Liebenswürdig mit sprödem Charme

Bei den Parallelen zwischen Québec und Mallorca geht es um viel schönere Dinge. Es geht um Menschen. Fangen wir mit einer subjektiven Beobachtung an: Hüben und drüben ist den Menschen eine manchmal etwas spröde Liebenswürdigkeit inne, die auf den ersten Blick schwer zu deuten ist, die ich als Ausländer aber sehr zu schätzen weiss. Sie hat etwas mit leben und leben lassen zu tun.

Es ist nicht diese „Howdy-nice-to-see-you“-High-Five-Attitüde vieler Amerikaner. Es ist vielmehr eine geerdete Freundlichkeit, die mir weitgehend authentisch erscheint. Mallorquiner und Québecer sind mit einem Temperament ausgestattet, das ihnen, je nach Laune und Anlass, schon mal nach unten oder oben entgleitet. Dabei versprühen sie einen speziellen Charme, den man an guten Tagen mit süß, an schlechten mit rau umschreiben könnte. Menschen aus dem richtigen Leben.

Sympathische Schlitzohren

Anderes Thema: Schlitzohrigkeit. Die ist in Mallorca nicht weniger verbreitet als in Québec. Man lässt schon mal eine Fünf grade sein, wenn es um den eigenen Vorteil geht. Wie im Supermarkt, wo die freundliche Verkäuferin noch ein paar Croissants „zum Sonderpreis“ anbietet. Erst bei genauem Hinsehen stellt der Kunde fest: Das Backwerk hat seine Zukunft längst hinter sich. Nicht weiter schlimm, aber eben auch nicht ganz in Ordnung.

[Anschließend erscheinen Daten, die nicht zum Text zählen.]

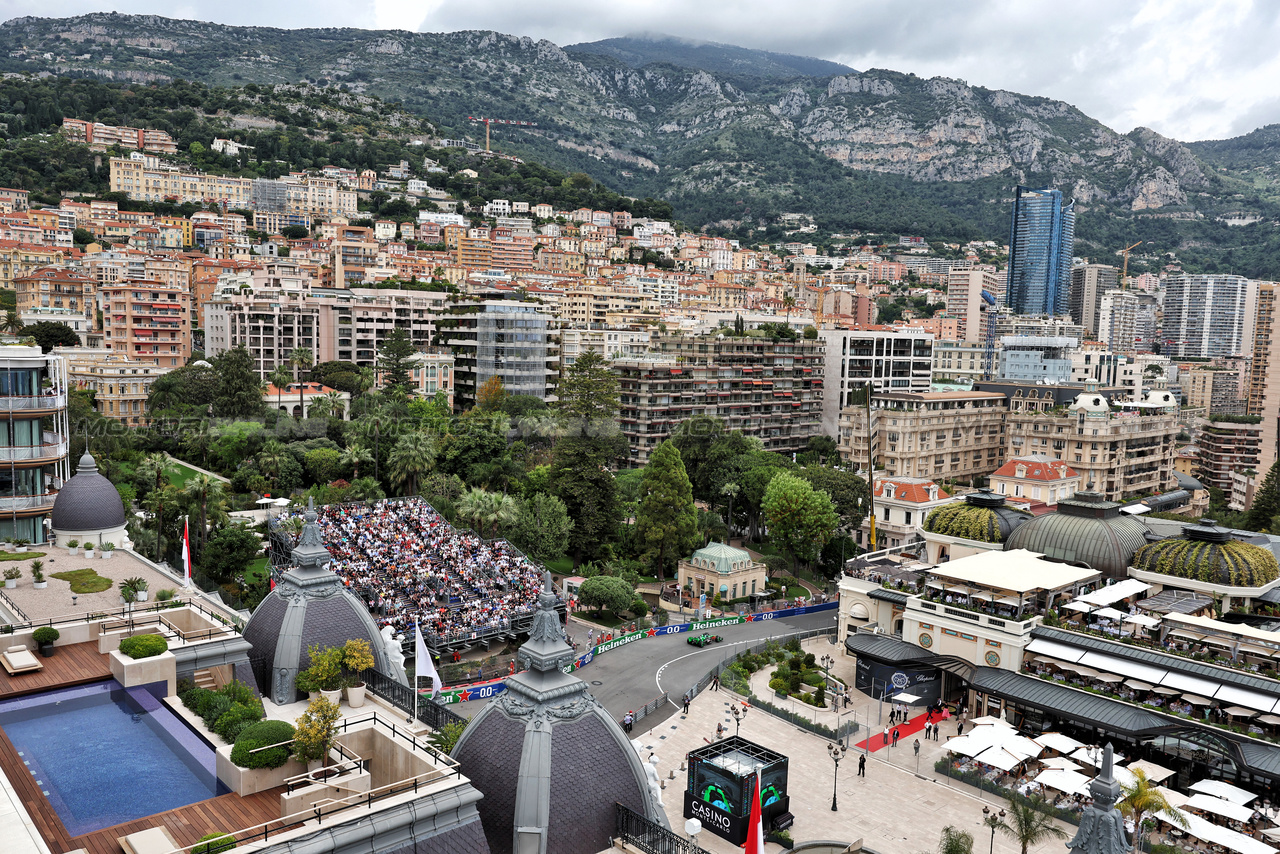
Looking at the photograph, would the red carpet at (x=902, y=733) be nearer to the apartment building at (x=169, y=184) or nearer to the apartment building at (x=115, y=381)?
the apartment building at (x=115, y=381)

Laissez-faire … und viele Beamte

Und dann dieses laissez-faire, das ich an meinen Québecer Freunden so liebe. Das finde ich auch hier auf Mallorca. Dass Mitte Februar die städtische Weihnachtsbeleuchtung noch immer hängt, ist nicht Palma-spezifisch. Das könnte in Montréal genau so passieren. Man lässt sich viel Zeit. Dabei scheint es an städtischen Arbeitern und Administratoren nicht zu mangeln. Im Gegenteil. Behörden mit den dazugehörigen Prachtbauten gibt es in Palma – und Montréal – fast so viele wie Kirchen. Über die hat Mark Twain einmal gelästert: Man könne in Montréal keinen Stein werfen, ohne zu riskieren, ein Kirchenfenster zu zertrümmern. Passt, Palma!

Es liegt also nicht nur am Klima und an der fantastischen Landschaft, dass ich als Fast-Montréaler immer wieder gerne nach Mallorca komme. Es liegt auch an den Menschen. Die sind mir nicht fremd. Ich mag sie und traue ihnen über den Weg.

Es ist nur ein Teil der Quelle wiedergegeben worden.